- Source text -
>> begin

Attitude & Layers

88 miles to go.  We leave Stehekin with our pockets loaded with cinnamon rolls and sticky buns from the bakery that’s been closed since mid October. (it’s good to have connections in high places.)  It’s hard to leave a warm house one more time.  We each have about ten days worth of food.  6 days of good stuff.  4 days of boring stuff.  Lots of layers.  Lots of attitude (Positive Mental Attitude, with a little bit of the other kind).  A whole village is now sending good thoughts our way, as well as the whole PCT community.  We aren’t just two people out for a walk to see what we can do anymore.  We’re being watched.  Bets are being made. People are being inspired.

Never thought we’d actually be the last two striving for the goal.  Running joke this whole season.  The last to Canada wins.

Leaving Stehekin. Brr finally weighed his pack for the first time the whole trip. 80 lbs. Probably always weighed that much.

‘Ready to go for a walk, Dances?’

‘Ready as I’ll ever be.’

We’re walking into a snowstorm, and we know it.  It’s going to be cold, but we want to try to get as far as we can while the hiking is easy.  Of course, with loaded down packs, I only make it a quarter mile before I break down and eat a sticky bun.

As promised, it starts to snow by late afternoon.  We make it partway up and out of the valley, cross creeks that are starting to freeze over, and make camp at a place called Hideaway.

74 miles to go.

>> end

- Set task -
Pick up the hiking account of leaving Stehekin right after the line "74 miles to go" and continue it in the same first-person, present-tense voice.

- Recorded data -
>> begin

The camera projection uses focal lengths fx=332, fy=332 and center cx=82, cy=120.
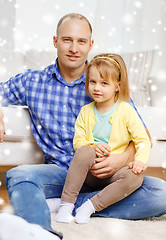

>> end

- Answer to this exercise -
Middle of the night. Wake up to a tent that’s too warm.  Realize we’re in a snowcave.  Nothing is venting anymore, and it’s all dripping on Brr’s poor down sleeping bag.  He eventually musters to go outside and uses a snowshoe to clear off the tent.  There’s at least 8 inches on the ground.  So much for the promised 3-5 inches.

While all this excitement is happening, I see a cinnamon roll sticking out of my jacket pocket.  We’ve recently had problems with mice, and the only thought in my sleepy head is: I don’t want the mouse to eat my cinnamon roll! Brr jumps back into the tent to find me mawing down on the sticky treat without a care for snow or anything else.

64.5 miles to go.  It’s a slow day to get up to Rainy Pass and beyond.  We make burritos and a hiker mocha at the pass, and consider how easy it would be just to hitch out to Bellingham and be warm and watch the movie Brave.  Instead, we march on.  Past civilization.  On to camp above 6,000 ft and tuck in for another snowy night.

Surprised in the morning to hear voices as we’re packing up camp.  Flatlander and Bouncer arrive on scene.  Snowshoes on, GPS in hand.  Making one more attempt at the goal.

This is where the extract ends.